聚集在南阳的大儒,几乎有八成,全都被他损过。
单论经学造诣,祢衡自然是有资格当辩手的,但他这人际关系,可着实太差了,压根就不可能选得上。
“哼!”
可祢衡全然不知道反思,而是冷哼一声,独自发着闷火:“这帮顽固的家伙,没一个真正识真英雄的,这段时间以来,我祢衡展示的辩才,难道还不够?”
“简直岂有此理!”
祢衡心底的怒火腾得燃起,久久不平。
“你还是有人欣赏的。”
孔融闻听此言,哂笑一声,提醒道:“你是三票,除了你我外,还有旁人投了你,只是你自己不知道罢了。”
“会是谁呢?”
祢衡皱着眉,努力回想近日的友善者。
可是......
足足半晌,愣是一点思绪都没有。
不过,孔融倒是因此得了片刻的安静,能够好生研习,为即将到来的辩论,做最终准备。
时光荏苒,日月如梭。
眨眼间。
辩论之日来临。
皇帝行宫,玉堂殿。
刘辨身穿九龙袍,头戴珠帘冠,端坐于大殿上首。
在其下方,卢植、杨彪、郑玄、司马徽并排而座,乃是首次辩论会的评委团。
殿中左右两侧,各式古今文经的辩手,一个个尽皆是高冠博带,锦衣华服,跪坐一侧,庄严肃穆,不苟言笑。
实际上。
双方虽然没有发声,但在眼神上,已经有了长达至少一刻钟的对撞,甚至连空气中,都弥漫着一股火药味,彷佛一声令下,便要下场开撕。
大殿两侧,数以百计的儒生落座于辩手后方。
第一排主要是记录员,每两个人,负责跟踪一员辩手,以免贻误、错记,而跪坐其后者,尽皆是列席旁听的儒生。
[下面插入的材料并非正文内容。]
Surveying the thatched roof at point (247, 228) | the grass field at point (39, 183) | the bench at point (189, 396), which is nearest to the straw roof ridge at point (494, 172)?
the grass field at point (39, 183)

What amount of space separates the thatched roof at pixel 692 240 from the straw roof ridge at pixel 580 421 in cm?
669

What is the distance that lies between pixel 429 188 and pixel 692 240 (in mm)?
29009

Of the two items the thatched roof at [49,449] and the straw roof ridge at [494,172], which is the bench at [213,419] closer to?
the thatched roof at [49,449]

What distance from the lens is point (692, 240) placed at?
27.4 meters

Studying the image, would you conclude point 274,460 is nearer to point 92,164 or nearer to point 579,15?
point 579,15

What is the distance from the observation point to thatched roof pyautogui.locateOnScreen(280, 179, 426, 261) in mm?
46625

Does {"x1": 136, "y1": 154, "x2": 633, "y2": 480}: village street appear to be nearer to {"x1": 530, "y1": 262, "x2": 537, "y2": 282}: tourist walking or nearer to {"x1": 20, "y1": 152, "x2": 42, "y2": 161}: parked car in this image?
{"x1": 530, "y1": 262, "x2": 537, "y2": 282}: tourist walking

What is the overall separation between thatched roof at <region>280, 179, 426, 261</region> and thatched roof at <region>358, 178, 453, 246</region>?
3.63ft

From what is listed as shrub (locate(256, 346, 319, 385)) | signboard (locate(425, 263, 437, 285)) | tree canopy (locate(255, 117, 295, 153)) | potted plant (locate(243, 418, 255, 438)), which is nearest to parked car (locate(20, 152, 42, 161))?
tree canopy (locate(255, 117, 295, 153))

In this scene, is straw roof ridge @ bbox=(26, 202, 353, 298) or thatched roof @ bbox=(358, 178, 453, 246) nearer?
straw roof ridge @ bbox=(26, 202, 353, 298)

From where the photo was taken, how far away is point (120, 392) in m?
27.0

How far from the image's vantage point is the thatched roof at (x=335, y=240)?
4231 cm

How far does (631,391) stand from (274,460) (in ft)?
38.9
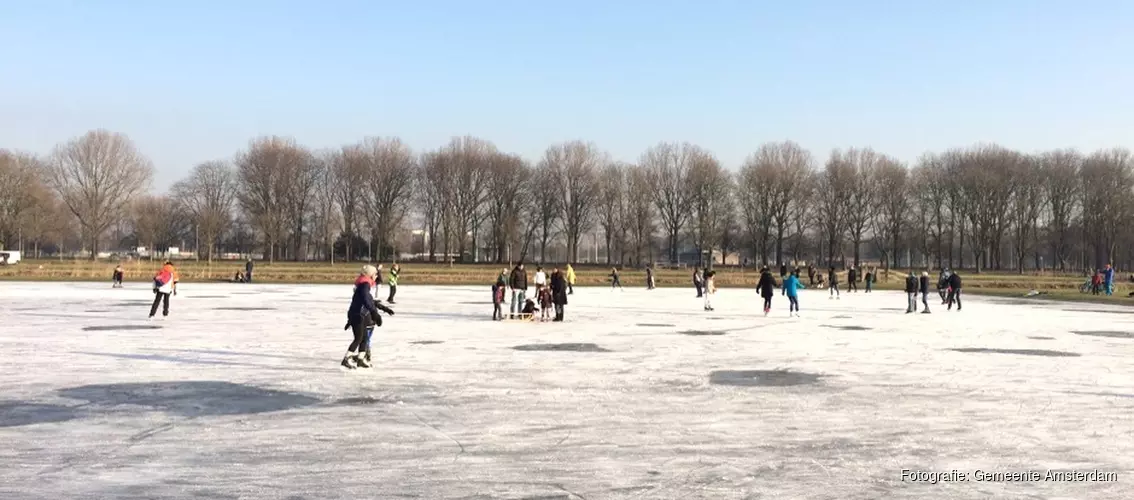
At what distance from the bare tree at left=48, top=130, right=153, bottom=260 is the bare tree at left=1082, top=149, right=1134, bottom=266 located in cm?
8869

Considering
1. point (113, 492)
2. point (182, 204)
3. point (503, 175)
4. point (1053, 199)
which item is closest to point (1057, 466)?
point (113, 492)

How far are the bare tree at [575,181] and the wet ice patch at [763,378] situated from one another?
2773 inches

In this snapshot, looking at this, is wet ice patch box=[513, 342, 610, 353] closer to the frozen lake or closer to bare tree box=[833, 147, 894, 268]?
the frozen lake

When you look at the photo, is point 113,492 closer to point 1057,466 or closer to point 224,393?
point 224,393

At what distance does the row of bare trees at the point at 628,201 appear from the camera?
74562 millimetres

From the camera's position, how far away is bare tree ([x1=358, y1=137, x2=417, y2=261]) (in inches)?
3145

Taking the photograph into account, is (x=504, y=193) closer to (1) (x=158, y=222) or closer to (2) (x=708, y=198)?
(2) (x=708, y=198)

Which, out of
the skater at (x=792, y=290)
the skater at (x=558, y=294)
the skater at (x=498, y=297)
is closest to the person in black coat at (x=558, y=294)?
the skater at (x=558, y=294)

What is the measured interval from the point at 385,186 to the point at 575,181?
18.9m

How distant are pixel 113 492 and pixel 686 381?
269 inches

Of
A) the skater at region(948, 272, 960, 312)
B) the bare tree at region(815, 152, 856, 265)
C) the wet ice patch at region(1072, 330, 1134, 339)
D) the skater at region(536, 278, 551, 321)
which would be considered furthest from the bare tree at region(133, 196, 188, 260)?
the wet ice patch at region(1072, 330, 1134, 339)

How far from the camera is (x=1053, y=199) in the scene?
76812mm

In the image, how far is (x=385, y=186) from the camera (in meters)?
80.0

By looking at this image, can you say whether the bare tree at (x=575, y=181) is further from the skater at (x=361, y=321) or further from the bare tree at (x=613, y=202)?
the skater at (x=361, y=321)
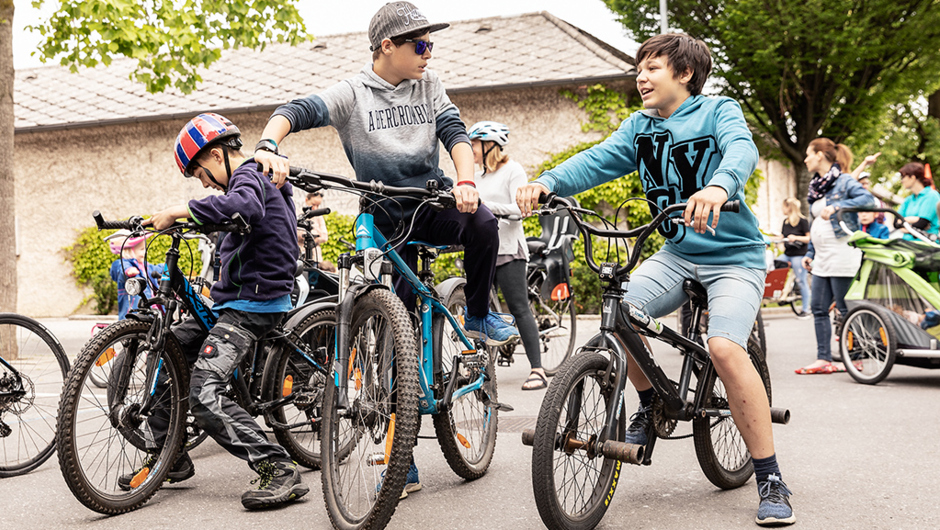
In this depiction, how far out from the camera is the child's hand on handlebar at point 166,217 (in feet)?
11.7

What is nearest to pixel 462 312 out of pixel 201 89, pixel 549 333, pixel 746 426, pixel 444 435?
pixel 444 435

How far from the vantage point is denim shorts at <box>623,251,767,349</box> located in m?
3.43

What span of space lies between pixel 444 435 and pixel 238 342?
104 centimetres

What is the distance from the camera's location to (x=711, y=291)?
11.8 ft

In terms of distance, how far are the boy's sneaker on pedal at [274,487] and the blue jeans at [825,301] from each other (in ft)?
18.8

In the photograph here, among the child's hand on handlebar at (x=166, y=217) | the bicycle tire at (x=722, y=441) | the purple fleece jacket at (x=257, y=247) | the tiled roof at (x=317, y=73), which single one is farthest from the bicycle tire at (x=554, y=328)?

“没想到,咱们陛下竟如此年轻俊朗,眉目之中似有股浩然正气,怪不得南阳在陛下的治理下,颇有股大同世界之兆。”
“是啊,纵观当今天下,唯有南阳可称太平,陛下自己尚且在这狭小行宫中居住,居然愿意花钱给老百姓盖房,实在是难得呐!”
“以前我还不相信陛下乃天选之人,但是现在,我深信不疑,只有陛下,才能真正振兴汉室,再造盛世乾坤。”
“仓廪实而知礼节,衣食足而知荣辱!陛下自入南阳,才不过一年时间,便有丰衣足食之兆,五岁稚童皆能诵诗,此即是中兴也。”
“听说陛下已经成功收回了不少耕田,而且南阳豪族皆大欢喜,此既是托古改制,我以为陛下是偏向咱们古文经的。”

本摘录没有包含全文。